Write out the lines below word for word, leaving out the pictures.

— begin Material —

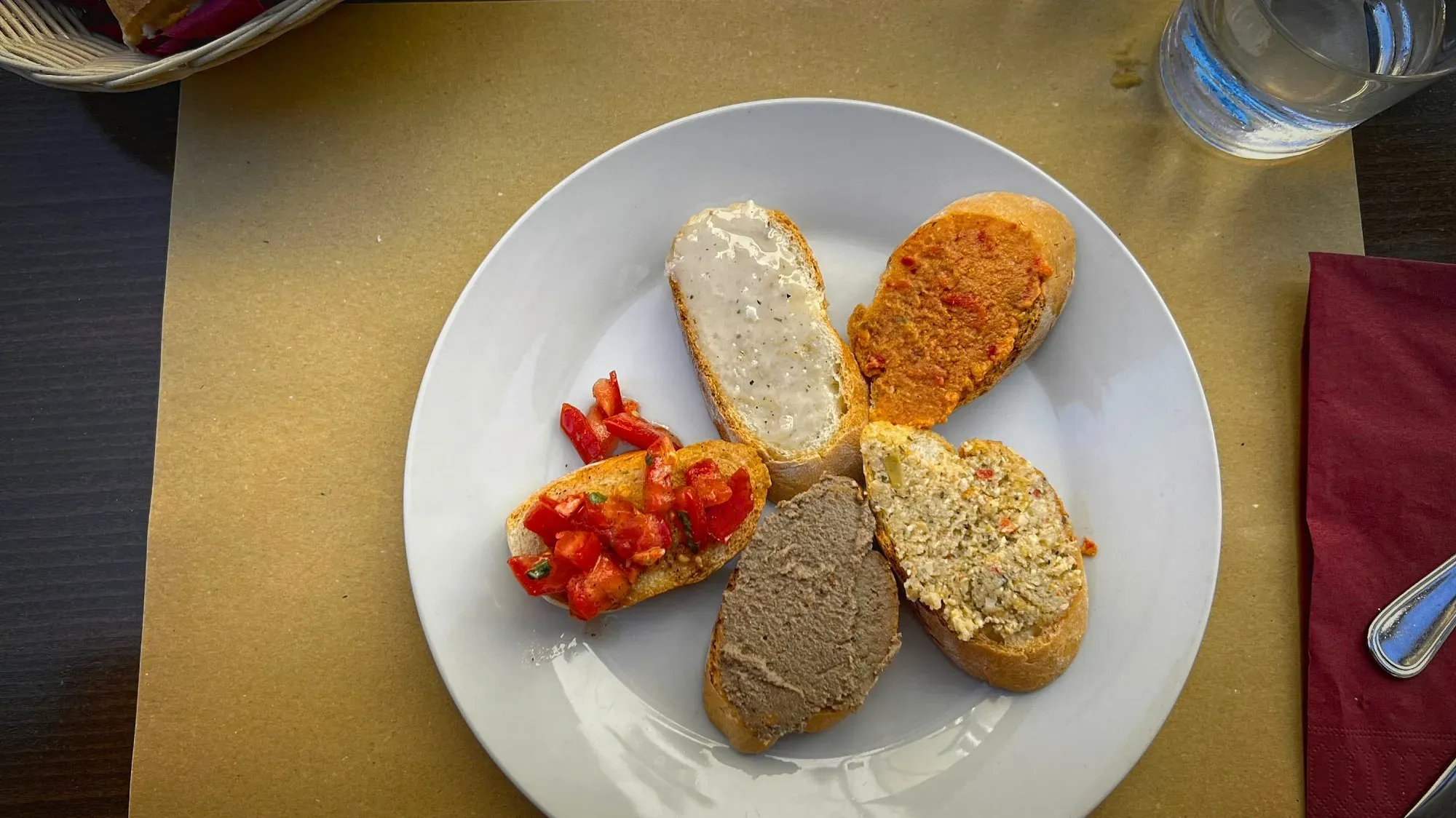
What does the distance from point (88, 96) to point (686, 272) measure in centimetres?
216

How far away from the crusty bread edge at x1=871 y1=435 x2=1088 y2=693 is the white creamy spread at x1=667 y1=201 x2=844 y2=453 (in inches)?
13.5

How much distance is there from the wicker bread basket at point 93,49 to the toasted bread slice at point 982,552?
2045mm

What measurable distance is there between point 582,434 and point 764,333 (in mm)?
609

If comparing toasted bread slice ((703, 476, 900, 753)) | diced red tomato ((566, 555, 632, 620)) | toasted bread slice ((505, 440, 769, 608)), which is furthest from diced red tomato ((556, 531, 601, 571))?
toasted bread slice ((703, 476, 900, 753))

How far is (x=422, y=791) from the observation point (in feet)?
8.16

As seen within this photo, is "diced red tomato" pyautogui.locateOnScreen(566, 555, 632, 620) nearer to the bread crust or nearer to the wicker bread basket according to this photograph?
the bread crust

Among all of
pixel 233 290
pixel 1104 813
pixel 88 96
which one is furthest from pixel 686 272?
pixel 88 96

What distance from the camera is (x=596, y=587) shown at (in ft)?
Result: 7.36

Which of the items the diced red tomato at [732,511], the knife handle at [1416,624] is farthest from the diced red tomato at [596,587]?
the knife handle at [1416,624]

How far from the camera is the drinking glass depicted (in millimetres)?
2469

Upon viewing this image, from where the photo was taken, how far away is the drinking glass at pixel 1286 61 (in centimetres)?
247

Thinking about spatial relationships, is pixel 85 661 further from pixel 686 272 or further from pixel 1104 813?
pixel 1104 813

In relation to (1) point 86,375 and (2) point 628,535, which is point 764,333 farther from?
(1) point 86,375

— end Material —

* Result *
What does the distance from point (88, 96) to point (686, 272) measure in centimetres?
216

How far away from the crusty bread edge at x1=871 y1=435 x2=1088 y2=693 is the white creamy spread at x1=667 y1=201 x2=844 y2=453 (in inches)?
13.5

How much distance is there from the wicker bread basket at point 93,49 to the toasted bread slice at point 982,552?
2045mm

What measurable distance is there between point 582,434 and point 764,333 (in mm)?
609

If comparing toasted bread slice ((703, 476, 900, 753)) | diced red tomato ((566, 555, 632, 620)) | toasted bread slice ((505, 440, 769, 608)), which is furthest from diced red tomato ((556, 531, 601, 571))?
toasted bread slice ((703, 476, 900, 753))

How far is (x=422, y=791) from the observation point (in feet)?
8.16

As seen within this photo, is "diced red tomato" pyautogui.locateOnScreen(566, 555, 632, 620) nearer to the bread crust or nearer to the wicker bread basket according to this photograph?
the bread crust

Among all of
pixel 233 290
pixel 1104 813
pixel 88 96
which one is furthest from pixel 686 272?
pixel 88 96

What distance from the camera is (x=596, y=587) shown at (in ft)?
Result: 7.36

Which of the items the diced red tomato at [732,511], the knife handle at [1416,624] is farthest from the diced red tomato at [596,587]?
the knife handle at [1416,624]

How far from the camera is the drinking glass depicted (in millimetres)?
2469

Upon viewing this image, from where the photo was taken, how far away is the drinking glass at pixel 1286 61 (in centimetres)?
247

Thinking about spatial relationships, is pixel 85 661 further from pixel 686 272 or further from pixel 1104 813?
pixel 1104 813

In relation to (1) point 86,375 and (2) point 628,535, which is point 764,333 farther from?
(1) point 86,375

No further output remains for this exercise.